By Christopher Trela & Catherine Del Casale | NB Indy
The Segerstrom Center’s fourth annual Off Center Festival ends this weekend, and what a festival it’s been.
The Segerstrom Center booked 10 diverse artists and companies to perform at the Center for the first time, including Nick Waterhouse, Jungle Fire, Orgone, the West Coast premieres of Mehr Theatre Group’s “Timeloss” and Spain’s Agrupación Señor Serrano’s “Brickman Brando Bubble Boom,” the So Cal debuts of Marga Gomez performing “Lovebirds” and Amy O’Neal in her “Opposing Forces,” plus Scott Bradlee & Postmodern Jukebox, Roger Guenveur Smith in “Rodney King” and Kristina Wong in a preview of her newest show, “The Wong Street Journal.”
The Center also brought back its Off Center Lounge in Leatherby’s Café Rouge, which stayed open late and offered a
fun menu of $6 appetizers and drinks.
We made it to three of the Off Center events: Scott Bradlee & Postmodern Jukebox, a free party on the plaza featuring Nick Waterhouse, and Amy O’Neal’s “Opposing Forces.”
We watched the popular Postmodern Jukebox videos on Youtube prior to attending the concert, but were not prepared for the exhilarating, energetic, over-the-top show that Bradlee and crew brought to the Segerstrom Concert Hall.
This dynamic ensemble takes current hits and transforms them into retro-cool versions using musical styles from the 1920s, 30s, 40s and 50s.
With four vocalists and first-rate musicians, Postmodern Jukebox performed a two hour show that delivered non-stop music fun.
“I reimagine a song in another style because I want to hear it that way,” said Bradlee in the show’s press material. “Coming to a PMJ show is like time-traveling back to Old Hollywood – it’s an experience.”
“I want to follow them on tour—they’re so much fun, and I want to dress up in another era,” said Catherine.
We loved the Leatherby’s Lounge after the show. We sat at tables covered in white paper, with crayons for creating our own works of art.
On Saturday, Orange County rocker Nick Waterhouse performed a free concert on the plaza in front of hundreds of fans who also lined up at the food trucks parked near The Center.
Waterhouse and his band delivered an energetic set of originals culled from his albums.

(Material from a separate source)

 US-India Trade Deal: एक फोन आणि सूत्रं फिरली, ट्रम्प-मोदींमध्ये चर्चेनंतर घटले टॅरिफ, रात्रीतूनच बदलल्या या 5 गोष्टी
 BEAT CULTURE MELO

We did not have time to write a full review of “Opposing Forces” before press time, but found the evening both exciting and dramatic. It was an unusual blend of breakdancing, live beats and hip hop, with touches of modern dance and even mime thrown into the mix, with a quintet of dancers each with his own distinct dance persona.
One important thing we noted: Most of the audience members we saw at the events looked like they were not regular attendees of Segerstrom Center offerings, which of course was part of the point of the Off Center Festival.
“We wanted to produce new kinds of work for Orange County, and have it be one of the prominent components of
our programming, and send a message to the community that the Center is evolving, changing, opening up to more kinds of work and more ways for the community to engage with us,” Segerstrom Center President Terry Dwyer told us prior to the start of the Off Center Festival. “We’re trying to remove barriers to participate. It’s an important way to communicate to the community that things are evolving here.”
Based on our observations, and the packed performances we attended, The Center has indeed demonstrated that it continues to evolve and engage more of the community. And if this is working as well as The Center hopes it is, we’d love to see even more programming similar to the Off Center Festival.